**Entries from a data source:**
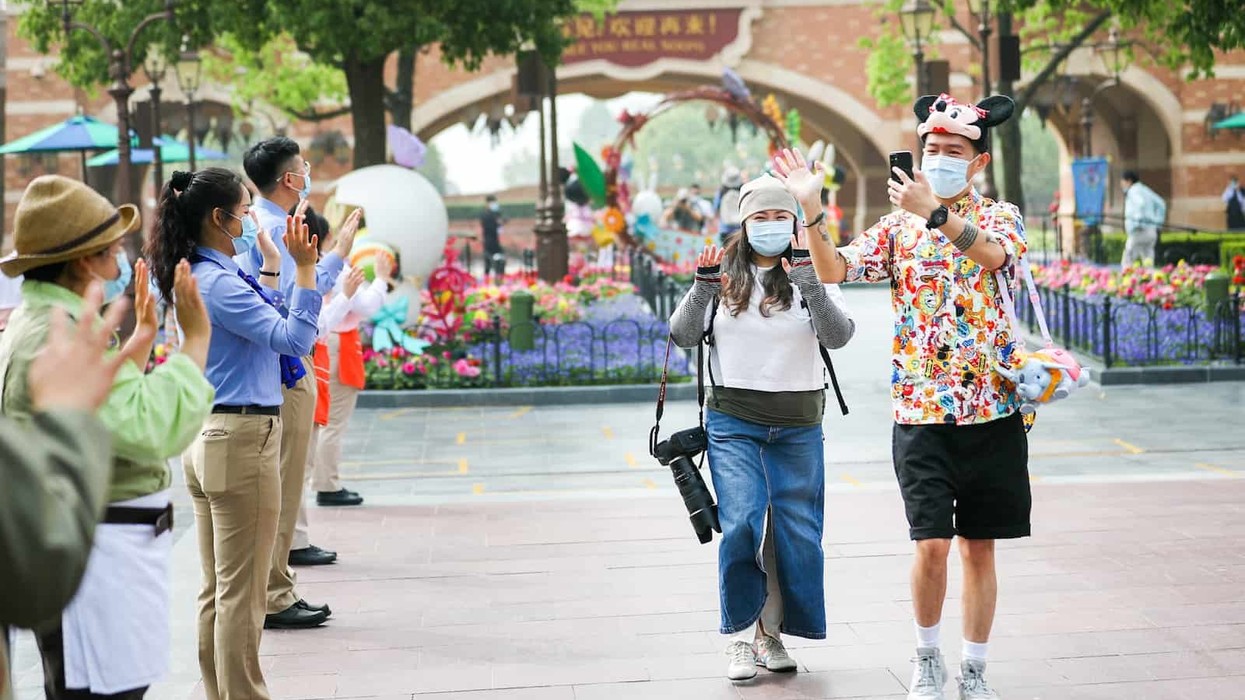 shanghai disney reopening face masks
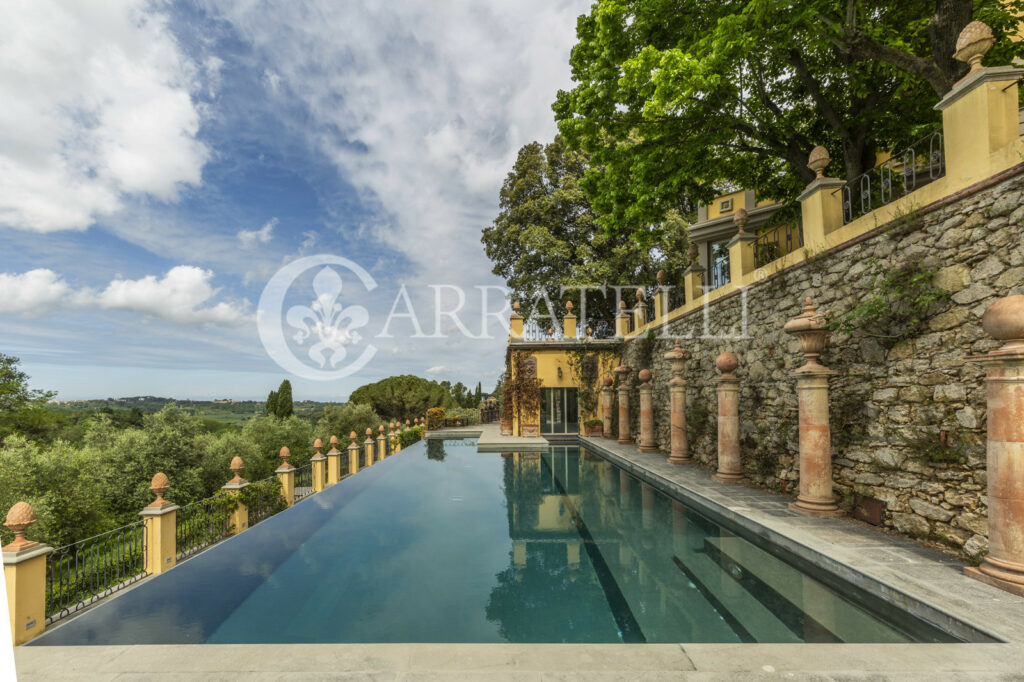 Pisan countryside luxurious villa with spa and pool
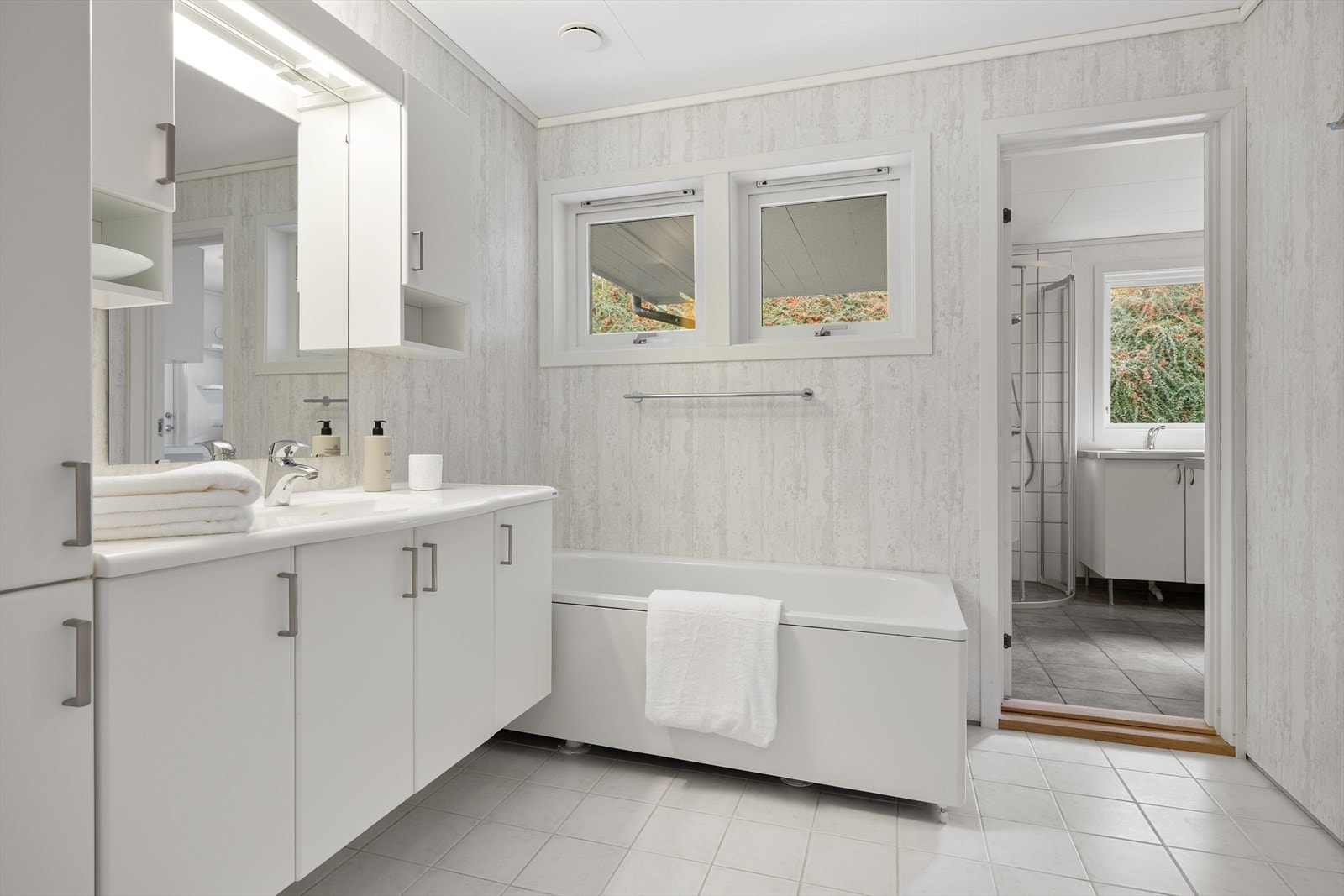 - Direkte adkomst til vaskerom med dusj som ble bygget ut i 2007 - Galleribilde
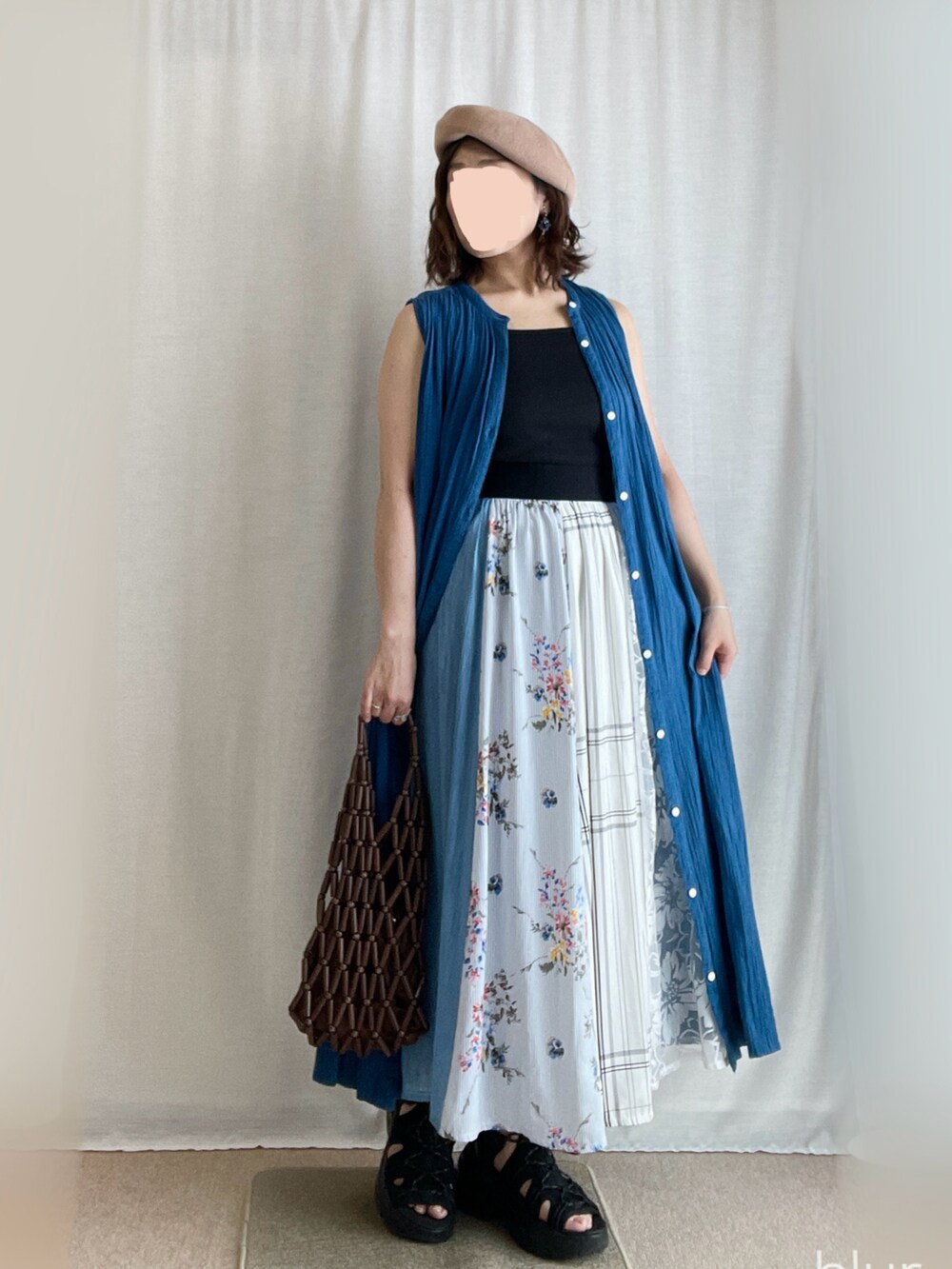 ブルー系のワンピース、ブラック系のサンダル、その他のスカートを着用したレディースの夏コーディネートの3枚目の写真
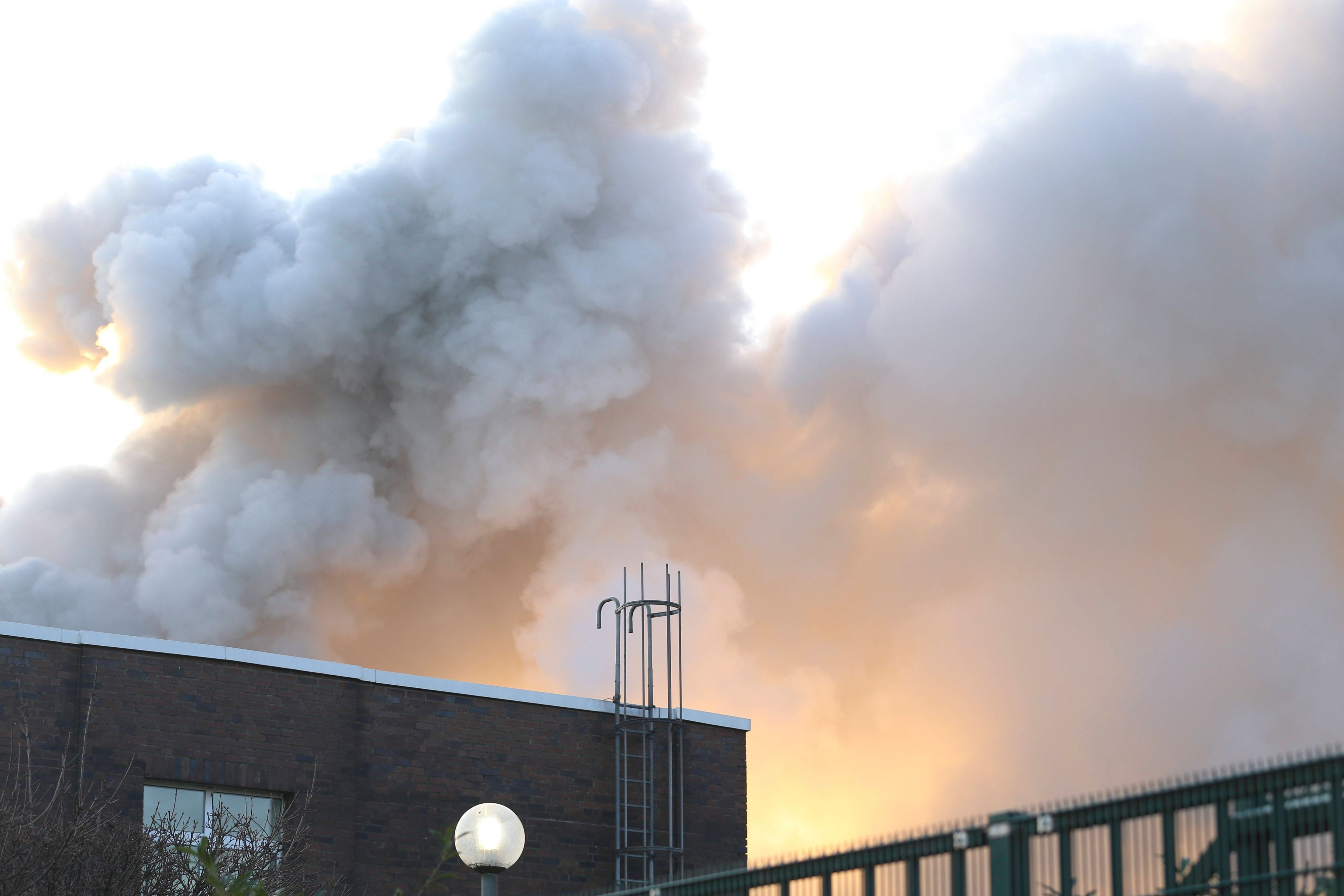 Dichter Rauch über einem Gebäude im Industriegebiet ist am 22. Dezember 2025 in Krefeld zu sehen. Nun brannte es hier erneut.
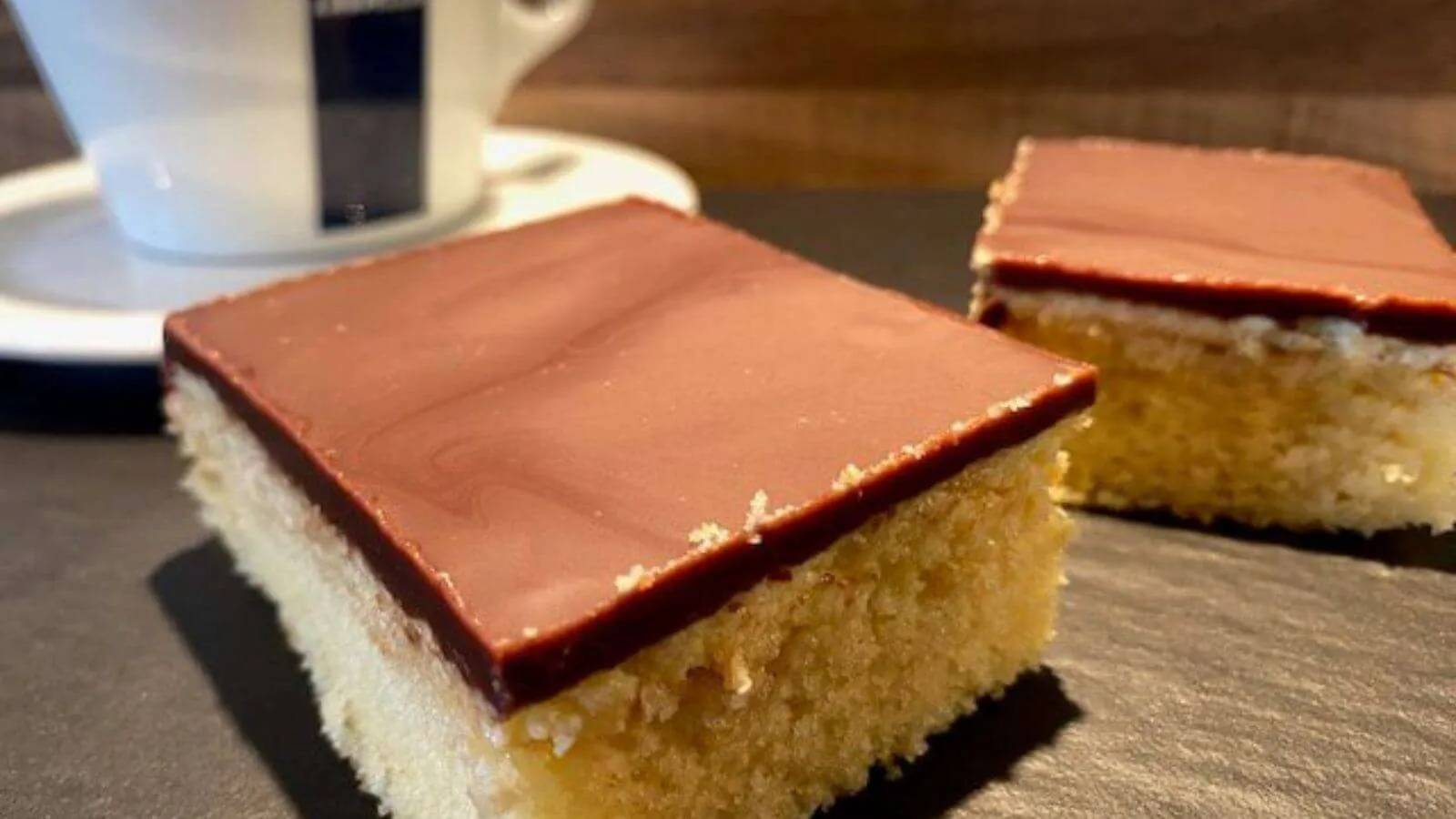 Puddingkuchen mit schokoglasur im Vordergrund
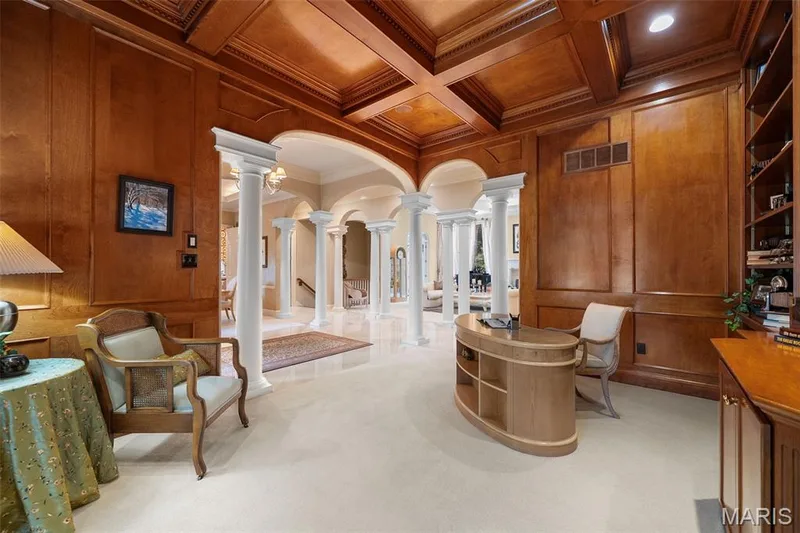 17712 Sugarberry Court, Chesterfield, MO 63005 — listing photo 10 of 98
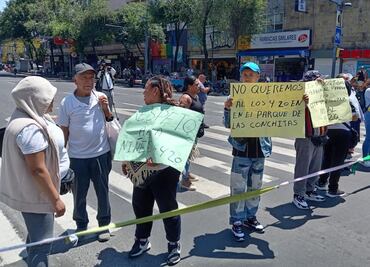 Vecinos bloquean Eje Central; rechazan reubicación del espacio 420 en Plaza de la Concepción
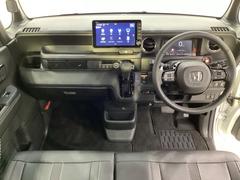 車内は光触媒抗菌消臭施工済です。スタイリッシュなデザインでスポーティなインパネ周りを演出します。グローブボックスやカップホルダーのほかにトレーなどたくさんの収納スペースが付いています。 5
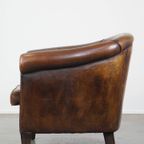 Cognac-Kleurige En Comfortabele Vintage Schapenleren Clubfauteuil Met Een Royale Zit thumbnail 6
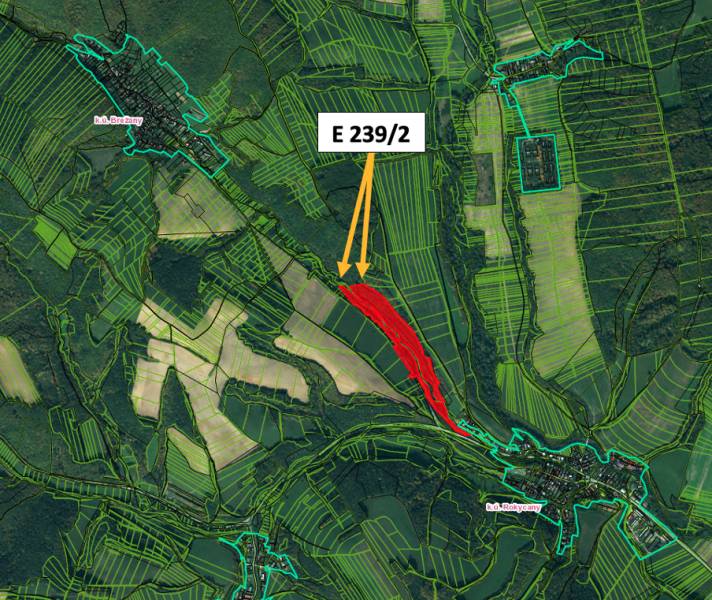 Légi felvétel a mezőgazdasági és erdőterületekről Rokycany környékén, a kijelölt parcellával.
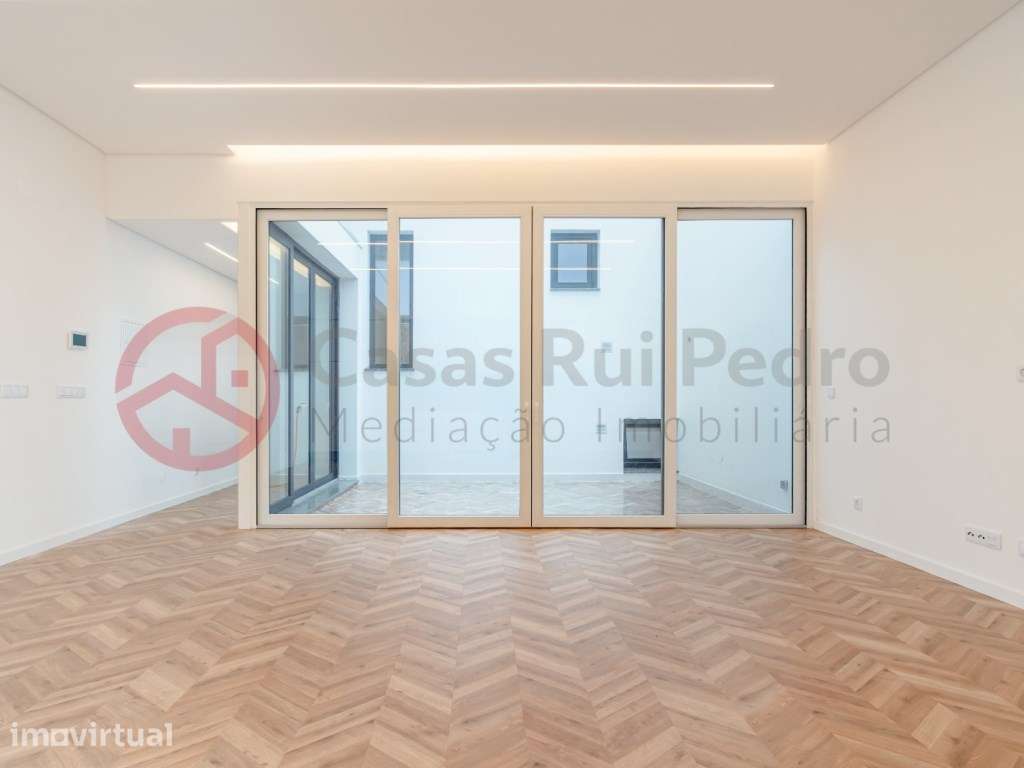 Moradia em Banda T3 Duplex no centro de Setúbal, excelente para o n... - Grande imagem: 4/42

**INSTRUCTION:**
Please edit the entries above so that "countryside" is replaced with "farmland" and everything else stays unchanged, and leave the pictures out of your answer.

**RESULT:**
 shanghai disney reopening face masks
 Pisan farmland luxurious villa with spa and pool
 - Direkte adkomst til vaskerom med dusj som ble bygget ut i 2007 - Galleribilde
 ブルー系のワンピース、ブラック系のサンダル、その他のスカートを着用したレディースの夏コーディネートの3枚目の写真
 Dichter Rauch über einem Gebäude im Industriegebiet ist am 22. Dezember 2025 in Krefeld zu sehen. Nun brannte es hier erneut.
 Puddingkuchen mit schokoglasur im Vordergrund
 17712 Sugarberry Court, Chesterfield, MO 63005 — listing photo 10 of 98
 Vecinos bloquean Eje Central; rechazan reubicación del espacio 420 en Plaza de la Concepción
 車内は光触媒抗菌消臭施工済です。スタイリッシュなデザインでスポーティなインパネ周りを演出します。グローブボックスやカップホルダーのほかにトレーなどたくさんの収納スペースが付いています。 5
 Cognac-Kleurige En Comfortabele Vintage Schapenleren Clubfauteuil Met Een Royale Zit thumbnail 6
 Légi felvétel a mezőgazdasági és erdőterületekről Rokycany környékén, a kijelölt parcellával.
 Moradia em Banda T3 Duplex no centro de Setúbal, excelente para o n... - Grande imagem: 4/42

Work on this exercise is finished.